Some key aspects that contribute to the health of Aboriginal people include culture, identity, land, housing, employment and education. The Aboriginal Health Unit strives to improve the standard of health of Tasmania’s Aboriginal people to a level equal to that of fellow Tasmanians.
Aims of Aboriginal Health Unit
The Aims of Aboriginal Population and Health Priorities are to:
- work in partnership with Aboriginal communities to reduce inequalities and promote the health and wellbeing of Aboriginal people in Tasmania; and
- assist the Tasmanian Department of Health and Human Services to be responsive and culturally appropriate to the particular needs and circumstances of Aboriginal people.
What we do
Population and Health Priorities, through the leadership of the Aboriginal Health Policy Officer, develops policy and strategic plans to promote improved health and wellbeing outcomes for Tasmanian Aboriginal communities. This involves maintaining a consultative structure to communicate with Aboriginal communities.

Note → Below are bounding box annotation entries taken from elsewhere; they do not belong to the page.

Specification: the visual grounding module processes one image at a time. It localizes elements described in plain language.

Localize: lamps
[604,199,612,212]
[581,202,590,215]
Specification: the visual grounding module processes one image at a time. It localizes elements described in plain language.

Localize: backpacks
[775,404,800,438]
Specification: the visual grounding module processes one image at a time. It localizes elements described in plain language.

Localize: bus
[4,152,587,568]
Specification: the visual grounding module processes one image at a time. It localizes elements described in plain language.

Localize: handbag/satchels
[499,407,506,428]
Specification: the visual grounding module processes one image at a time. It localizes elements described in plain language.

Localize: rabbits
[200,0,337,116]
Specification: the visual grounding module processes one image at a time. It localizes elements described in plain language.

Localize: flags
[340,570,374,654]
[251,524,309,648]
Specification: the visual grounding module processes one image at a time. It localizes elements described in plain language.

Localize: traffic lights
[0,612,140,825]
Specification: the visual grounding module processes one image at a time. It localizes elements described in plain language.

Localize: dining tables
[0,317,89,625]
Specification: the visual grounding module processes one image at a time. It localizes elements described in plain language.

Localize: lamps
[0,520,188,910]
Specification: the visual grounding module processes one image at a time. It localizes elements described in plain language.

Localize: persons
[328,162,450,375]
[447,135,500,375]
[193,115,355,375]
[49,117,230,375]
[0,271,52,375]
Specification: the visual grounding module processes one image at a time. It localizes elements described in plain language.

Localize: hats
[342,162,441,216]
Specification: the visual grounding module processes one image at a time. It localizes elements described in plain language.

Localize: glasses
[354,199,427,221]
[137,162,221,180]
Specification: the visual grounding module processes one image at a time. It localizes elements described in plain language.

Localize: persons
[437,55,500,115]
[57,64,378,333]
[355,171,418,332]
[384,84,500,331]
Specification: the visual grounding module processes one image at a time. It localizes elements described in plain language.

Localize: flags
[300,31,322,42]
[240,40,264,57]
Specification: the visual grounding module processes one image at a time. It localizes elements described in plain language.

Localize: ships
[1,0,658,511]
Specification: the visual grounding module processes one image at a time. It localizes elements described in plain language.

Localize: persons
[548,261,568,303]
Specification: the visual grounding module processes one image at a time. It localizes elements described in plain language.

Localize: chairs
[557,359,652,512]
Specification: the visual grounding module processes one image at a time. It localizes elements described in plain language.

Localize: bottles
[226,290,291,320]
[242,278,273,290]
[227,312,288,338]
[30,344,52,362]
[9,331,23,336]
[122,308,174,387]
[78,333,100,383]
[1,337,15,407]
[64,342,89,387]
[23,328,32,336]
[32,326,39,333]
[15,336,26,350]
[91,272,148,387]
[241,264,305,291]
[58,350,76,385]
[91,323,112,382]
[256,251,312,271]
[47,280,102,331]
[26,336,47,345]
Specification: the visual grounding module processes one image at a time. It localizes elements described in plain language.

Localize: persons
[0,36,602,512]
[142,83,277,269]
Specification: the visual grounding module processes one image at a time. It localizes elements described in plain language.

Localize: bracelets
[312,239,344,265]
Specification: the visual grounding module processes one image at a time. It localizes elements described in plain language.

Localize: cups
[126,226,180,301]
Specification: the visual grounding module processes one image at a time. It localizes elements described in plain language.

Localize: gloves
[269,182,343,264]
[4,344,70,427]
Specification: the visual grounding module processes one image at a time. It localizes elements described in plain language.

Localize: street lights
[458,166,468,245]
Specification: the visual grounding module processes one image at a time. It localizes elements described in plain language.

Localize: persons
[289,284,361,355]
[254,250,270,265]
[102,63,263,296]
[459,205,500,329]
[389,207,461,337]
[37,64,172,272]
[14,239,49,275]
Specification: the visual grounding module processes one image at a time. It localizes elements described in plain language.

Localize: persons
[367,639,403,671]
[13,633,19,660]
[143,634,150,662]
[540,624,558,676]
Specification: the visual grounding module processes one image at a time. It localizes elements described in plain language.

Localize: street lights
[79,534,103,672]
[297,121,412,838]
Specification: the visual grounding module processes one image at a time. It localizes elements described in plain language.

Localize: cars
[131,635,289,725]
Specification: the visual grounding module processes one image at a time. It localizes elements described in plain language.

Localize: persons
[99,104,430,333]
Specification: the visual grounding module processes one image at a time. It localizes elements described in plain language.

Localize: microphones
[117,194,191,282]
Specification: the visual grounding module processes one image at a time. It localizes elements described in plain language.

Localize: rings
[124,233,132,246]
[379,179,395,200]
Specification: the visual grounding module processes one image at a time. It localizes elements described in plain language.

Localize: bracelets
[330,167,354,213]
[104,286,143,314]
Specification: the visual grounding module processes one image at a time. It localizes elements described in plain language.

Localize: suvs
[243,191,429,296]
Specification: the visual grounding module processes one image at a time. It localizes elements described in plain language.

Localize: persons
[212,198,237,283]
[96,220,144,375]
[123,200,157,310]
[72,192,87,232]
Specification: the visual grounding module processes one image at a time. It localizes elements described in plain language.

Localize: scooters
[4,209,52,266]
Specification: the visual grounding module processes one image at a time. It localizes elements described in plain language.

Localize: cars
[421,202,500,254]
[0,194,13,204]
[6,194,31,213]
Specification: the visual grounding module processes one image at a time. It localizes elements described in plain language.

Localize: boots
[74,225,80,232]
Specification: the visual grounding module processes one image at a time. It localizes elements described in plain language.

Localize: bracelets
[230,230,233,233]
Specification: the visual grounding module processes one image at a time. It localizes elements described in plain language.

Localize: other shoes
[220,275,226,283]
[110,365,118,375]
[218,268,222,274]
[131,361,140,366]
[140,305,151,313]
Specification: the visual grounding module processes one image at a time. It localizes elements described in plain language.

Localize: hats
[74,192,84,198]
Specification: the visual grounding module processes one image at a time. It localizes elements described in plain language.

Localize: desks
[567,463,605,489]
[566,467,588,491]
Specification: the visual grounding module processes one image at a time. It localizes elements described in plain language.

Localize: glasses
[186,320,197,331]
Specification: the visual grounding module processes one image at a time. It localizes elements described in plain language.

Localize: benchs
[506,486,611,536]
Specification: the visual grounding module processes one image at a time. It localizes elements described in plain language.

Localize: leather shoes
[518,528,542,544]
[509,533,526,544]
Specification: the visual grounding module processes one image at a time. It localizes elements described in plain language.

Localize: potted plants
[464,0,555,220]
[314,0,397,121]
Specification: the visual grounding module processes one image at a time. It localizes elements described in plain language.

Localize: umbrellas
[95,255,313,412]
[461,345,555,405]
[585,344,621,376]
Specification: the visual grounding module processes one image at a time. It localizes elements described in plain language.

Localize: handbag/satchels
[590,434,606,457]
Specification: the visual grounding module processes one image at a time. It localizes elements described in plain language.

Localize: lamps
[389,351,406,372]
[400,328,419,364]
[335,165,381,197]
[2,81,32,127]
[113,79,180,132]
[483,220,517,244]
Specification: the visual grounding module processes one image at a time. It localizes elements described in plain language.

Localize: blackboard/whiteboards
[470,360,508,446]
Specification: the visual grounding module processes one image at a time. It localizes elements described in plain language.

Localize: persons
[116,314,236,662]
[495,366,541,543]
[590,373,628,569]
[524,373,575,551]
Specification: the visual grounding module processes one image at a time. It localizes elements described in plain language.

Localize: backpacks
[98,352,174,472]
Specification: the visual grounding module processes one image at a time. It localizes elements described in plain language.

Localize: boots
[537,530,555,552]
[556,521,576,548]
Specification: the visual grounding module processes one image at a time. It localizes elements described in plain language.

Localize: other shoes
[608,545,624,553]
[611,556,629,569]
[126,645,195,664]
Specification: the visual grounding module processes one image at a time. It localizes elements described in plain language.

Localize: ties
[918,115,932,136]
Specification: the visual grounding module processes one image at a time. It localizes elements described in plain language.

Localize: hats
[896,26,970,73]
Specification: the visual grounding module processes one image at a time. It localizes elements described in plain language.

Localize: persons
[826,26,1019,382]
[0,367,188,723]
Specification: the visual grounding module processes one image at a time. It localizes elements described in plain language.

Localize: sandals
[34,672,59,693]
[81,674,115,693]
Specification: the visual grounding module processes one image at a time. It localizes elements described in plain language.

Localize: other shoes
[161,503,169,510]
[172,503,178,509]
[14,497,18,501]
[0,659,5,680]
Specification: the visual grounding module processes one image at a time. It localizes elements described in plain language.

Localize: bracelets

The Unit seeks to identify the health and wellbeing needs and priorities of Tasmanian Aboriginal communities and undertakes research and gathers evidence in order to understand what constitutes "best practice" in the delivery of services to Aboriginal communities.
The Aboriginal Health Policy Officer provides advice to the Minister and other Agency staff on Aboriginal health and wellbeing issues.
In addition the Unit provides information, education, cross cultural awareness training and high level advocacy around Aboriginal health and wellbeing issues, and provides support to, and advocates for, dedicated Aboriginal health workers and liaison officers within the Department.
The Unit also acts as an advocate for whole of government action, and works in collaboration across sectors in recognition of the fact that health and wellbeing is determined by a range of factors such as: income, social status, social support networks, education, employment, social environments and access to services.